Repairs Ease Strain on Pumps at Top State Park

Stories of Progress in Achieving Healthy Waters

U.S. EPA Region 3 Water Protection Division

Lewes, Delaware • November 5, 2015

An EPA-funded sewer line project helped sharply reduce pressure on the aging wastewater pump station at Cape Henlopen – Delaware’s most visited state park.

The Delaware Division of Parks and Recreation tapped the EPA Clean Water State Revolving Fund (CWSRF) to fix more than 6,200 feet of crack-marred sewer pipes leading to the park’s century-old wastewater treatment plant. The cracks were allowing groundwater and stormwater to infiltrate the lines, forcing the pumps to work overtime to handle the increased flow – driving up costs and risking system failure.

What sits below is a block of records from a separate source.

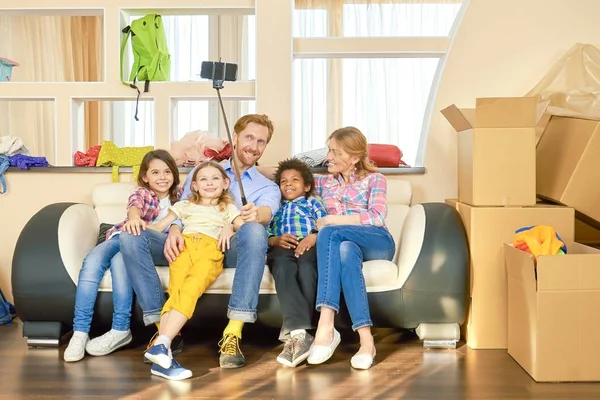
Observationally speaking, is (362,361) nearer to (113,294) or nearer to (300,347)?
(300,347)

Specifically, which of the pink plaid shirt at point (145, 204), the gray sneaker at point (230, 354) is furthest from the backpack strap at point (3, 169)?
the gray sneaker at point (230, 354)

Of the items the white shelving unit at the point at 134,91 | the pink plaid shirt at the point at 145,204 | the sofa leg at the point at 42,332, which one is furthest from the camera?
the white shelving unit at the point at 134,91

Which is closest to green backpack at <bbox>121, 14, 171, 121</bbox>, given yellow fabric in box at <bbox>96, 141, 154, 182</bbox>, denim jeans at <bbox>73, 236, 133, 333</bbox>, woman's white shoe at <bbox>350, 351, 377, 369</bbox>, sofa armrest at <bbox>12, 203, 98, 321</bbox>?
yellow fabric in box at <bbox>96, 141, 154, 182</bbox>

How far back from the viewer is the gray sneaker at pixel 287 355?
8.28 ft

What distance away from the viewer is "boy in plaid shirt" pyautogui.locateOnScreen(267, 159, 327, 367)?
8.55 feet

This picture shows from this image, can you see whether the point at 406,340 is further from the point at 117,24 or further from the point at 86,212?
the point at 117,24

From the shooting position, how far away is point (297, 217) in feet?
9.73

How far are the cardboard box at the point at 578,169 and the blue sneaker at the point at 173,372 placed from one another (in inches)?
63.5

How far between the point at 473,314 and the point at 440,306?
0.16 meters

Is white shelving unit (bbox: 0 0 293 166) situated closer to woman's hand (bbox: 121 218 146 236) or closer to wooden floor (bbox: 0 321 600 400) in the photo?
woman's hand (bbox: 121 218 146 236)

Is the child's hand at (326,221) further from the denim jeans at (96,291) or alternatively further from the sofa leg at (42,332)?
the sofa leg at (42,332)

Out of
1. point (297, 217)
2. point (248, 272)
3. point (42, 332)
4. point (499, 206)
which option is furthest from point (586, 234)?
point (42, 332)

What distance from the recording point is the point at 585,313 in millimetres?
2340

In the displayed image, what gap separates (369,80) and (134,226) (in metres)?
3.65
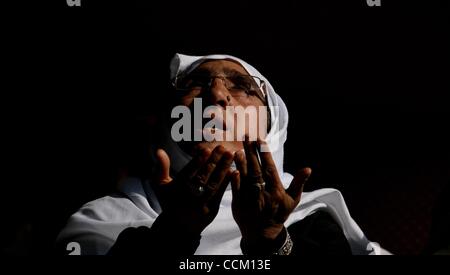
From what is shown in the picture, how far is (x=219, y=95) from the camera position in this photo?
1337mm

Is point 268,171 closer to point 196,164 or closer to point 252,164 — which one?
point 252,164

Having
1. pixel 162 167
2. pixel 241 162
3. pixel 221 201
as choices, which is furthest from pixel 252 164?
pixel 221 201

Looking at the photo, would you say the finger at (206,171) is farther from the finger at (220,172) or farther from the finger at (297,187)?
the finger at (297,187)

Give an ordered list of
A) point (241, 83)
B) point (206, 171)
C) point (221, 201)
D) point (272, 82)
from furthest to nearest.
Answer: point (272, 82) < point (241, 83) < point (221, 201) < point (206, 171)

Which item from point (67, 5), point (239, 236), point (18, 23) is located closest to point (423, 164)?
point (239, 236)

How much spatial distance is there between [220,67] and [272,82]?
0.37m

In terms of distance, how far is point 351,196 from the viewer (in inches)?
67.1

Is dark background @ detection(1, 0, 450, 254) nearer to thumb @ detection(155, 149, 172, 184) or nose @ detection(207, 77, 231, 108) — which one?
nose @ detection(207, 77, 231, 108)

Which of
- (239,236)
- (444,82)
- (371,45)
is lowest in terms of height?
(239,236)

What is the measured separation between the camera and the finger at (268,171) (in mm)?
996

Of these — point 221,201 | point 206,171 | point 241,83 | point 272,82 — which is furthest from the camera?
point 272,82

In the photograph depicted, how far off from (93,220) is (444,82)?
1276 millimetres

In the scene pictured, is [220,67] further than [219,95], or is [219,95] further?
[220,67]
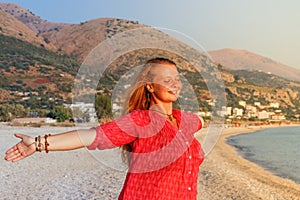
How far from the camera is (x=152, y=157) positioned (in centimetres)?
233

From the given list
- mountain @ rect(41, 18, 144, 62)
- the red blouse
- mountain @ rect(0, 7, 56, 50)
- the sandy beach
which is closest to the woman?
the red blouse

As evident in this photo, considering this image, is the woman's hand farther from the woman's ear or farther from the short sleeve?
the woman's ear

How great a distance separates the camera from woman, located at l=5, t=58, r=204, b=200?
7.44 feet

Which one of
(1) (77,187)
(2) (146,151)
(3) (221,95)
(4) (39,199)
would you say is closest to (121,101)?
(2) (146,151)

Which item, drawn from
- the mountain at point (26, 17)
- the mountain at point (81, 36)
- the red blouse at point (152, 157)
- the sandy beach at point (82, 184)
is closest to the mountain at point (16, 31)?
the mountain at point (81, 36)

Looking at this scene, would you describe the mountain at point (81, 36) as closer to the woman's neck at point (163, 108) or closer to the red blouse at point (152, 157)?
the woman's neck at point (163, 108)

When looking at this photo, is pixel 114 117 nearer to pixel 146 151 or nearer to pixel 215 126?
pixel 146 151

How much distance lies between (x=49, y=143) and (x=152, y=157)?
18.8 inches

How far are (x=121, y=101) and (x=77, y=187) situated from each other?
27.1 feet

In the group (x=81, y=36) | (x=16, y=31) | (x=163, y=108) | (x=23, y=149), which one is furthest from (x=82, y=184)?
(x=81, y=36)

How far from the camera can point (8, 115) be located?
168ft

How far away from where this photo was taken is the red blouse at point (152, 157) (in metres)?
2.29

“When the flows increase due to infiltration and inflow, your pumps overwork themselves and the flows increase operation and treatment costs at the wastewater treatment plant,” said Dr. Davison Mwale of the Delaware Department of Natural Resources and Environmental Control (DNREC).

And since the state’s busiest state park – with an estimated 1 million visitors a year – relies on the treatment plant to handle wastewater from its cabins, camp sites, beach bathhouses, signature fishing pier and other facilities, it’s critical that the pumps don’t fail.

“This was huge funding for us,” said Cindy Todd, construction project administrator for DNREC’s Division of Parks and Recreation.

Todd provided figures showing a steep drop in flows to the treatment plant since repairs to the sewer lines were completed in January 2015. This February, for example, the plant processed 74,000 gallons of wastewater compared to more than 1 million gallons in February 2014.

The sewage collection and treatment systems at the park have been in place since Cape Henlopen served as a military fort between 1914 and 1945. Water was entering through broken joints and cracks in the pipes, requiring the antiquated plant to process a volume it wasn’t designed to handle.

The state used more than $630,000 from a CWSRF low-interest loan to reline the pipes – the second phase of a three-phase project to revamp the system. The loan will be repaid through park fees and, if necessary, state appropriations. In Phase 1, a series of pipes were replaced. Phase III will involve plans within the next four years for a new pump station. In addition to reducing the flow to the system, the pipe relining project is preventing untreated sanitary sewage from leaking into the local groundwater supply and is helping the plant address its nitrogen and phosphorus effluent limits.